Although the federal government imposes no inheritance tax, just estate taxes, eight states do collect inheritance taxes (at the end of 2010). With the reintroduction of the federal estate tax in 2011 after a one-year hiatus, some states will be re-thinking their own estate and inheritance tax laws, if they have any. In a nutshell, an estate is taxed, with a $5 million exemption ($10 million for married couples) by the federal government at a 2011 rate of 35 percent. After states with estate taxes take their piece of the pie, inheritance-tax states then impose taxes on what's left for inheritance recipients.

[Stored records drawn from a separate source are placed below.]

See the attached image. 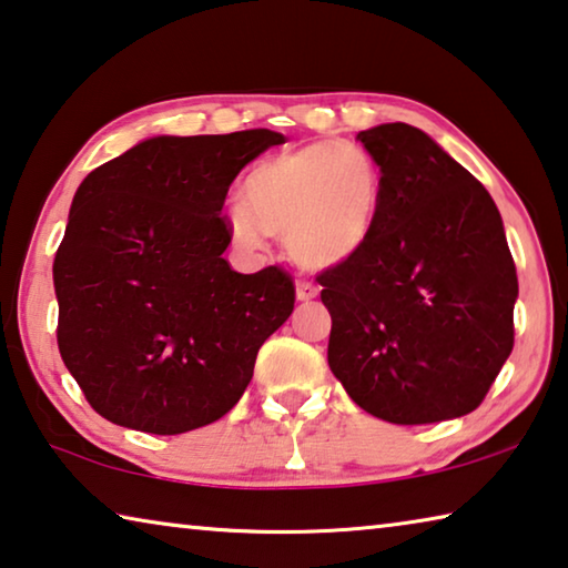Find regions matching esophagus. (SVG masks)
Listing matches in <instances>:
<instances>
[{"label":"esophagus","instance_id":"obj_1","mask_svg":"<svg viewBox=\"0 0 568 568\" xmlns=\"http://www.w3.org/2000/svg\"><path fill=\"white\" fill-rule=\"evenodd\" d=\"M318 295V285H313L311 281H305V277H298L295 281V298L298 301H313Z\"/></svg>","mask_w":568,"mask_h":568}]
</instances>
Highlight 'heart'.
Returning <instances> with one entry per match:
<instances>
[{
  "mask_svg": "<svg viewBox=\"0 0 568 568\" xmlns=\"http://www.w3.org/2000/svg\"><path fill=\"white\" fill-rule=\"evenodd\" d=\"M384 196L386 174L372 151L316 141L260 161L242 182V202L227 210V227L245 247H260L270 232L301 265L336 267L368 245Z\"/></svg>",
  "mask_w": 568,
  "mask_h": 568,
  "instance_id": "obj_1",
  "label": "heart"
}]
</instances>
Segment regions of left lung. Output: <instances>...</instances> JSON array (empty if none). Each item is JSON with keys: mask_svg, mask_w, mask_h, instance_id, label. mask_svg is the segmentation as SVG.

  1. Inheritance Tax States

    • States that levy inheritance taxes include Indiana, Iowa, Kentucky, Maryland, Nebraska, New Jersey, Pennsylvania and Tennessee. New Jersey and Maryland collect both state estate taxes and inheritance taxes. Maryland, for example, allows a $1 million estate tax exemption, after which the estate is taxed at 16 percent. Then a 10 percent inheritance tax is imposed on property received by all but immediate-family heirs.

    Are You Exempt?

    • Whether or not you owe inheritance taxes is based first, of course, on where you live. If you reside in one of the eight inheritance-tax states, you may owe taxes based on the amount of your inheritance and your relationship to the deceased. Each state employs its own criteria. Iowa, for instance, exempts spouses, parents, grandparents, great-grandparents, children, step-children, adopted children and other descendants that are lineally related. All other recipients are taxed on the entirety of the inheritance and at varying rates, depending on their relationship (or non-relationship) to the deceased.

    What You Owe

    • If you're not exempt from inheritance taxes because you're not a close relative (or a charity or trust in some states), then you need to figure out your tax liability. Kentucky, like other tax-inheritance states, has developed a graduated scale whereby relatives and others are classified (A, B and C) and pay taxes accordingly. If you're a cousin of the deceased, for example, you would be classified in Kentucky as a Class B heir and be subject (after a $1,000 exemption) to rates beginning at 4 percent and increasing to 16 percent. Kentucky also imposes lump-sum penalties in addition to taxes, meaning that an heir receiving a sum between $200,000 and $500,000 would pay a lump-sum payment of nearly $71,000 before being taxed 16 percent on any amount over $200,000.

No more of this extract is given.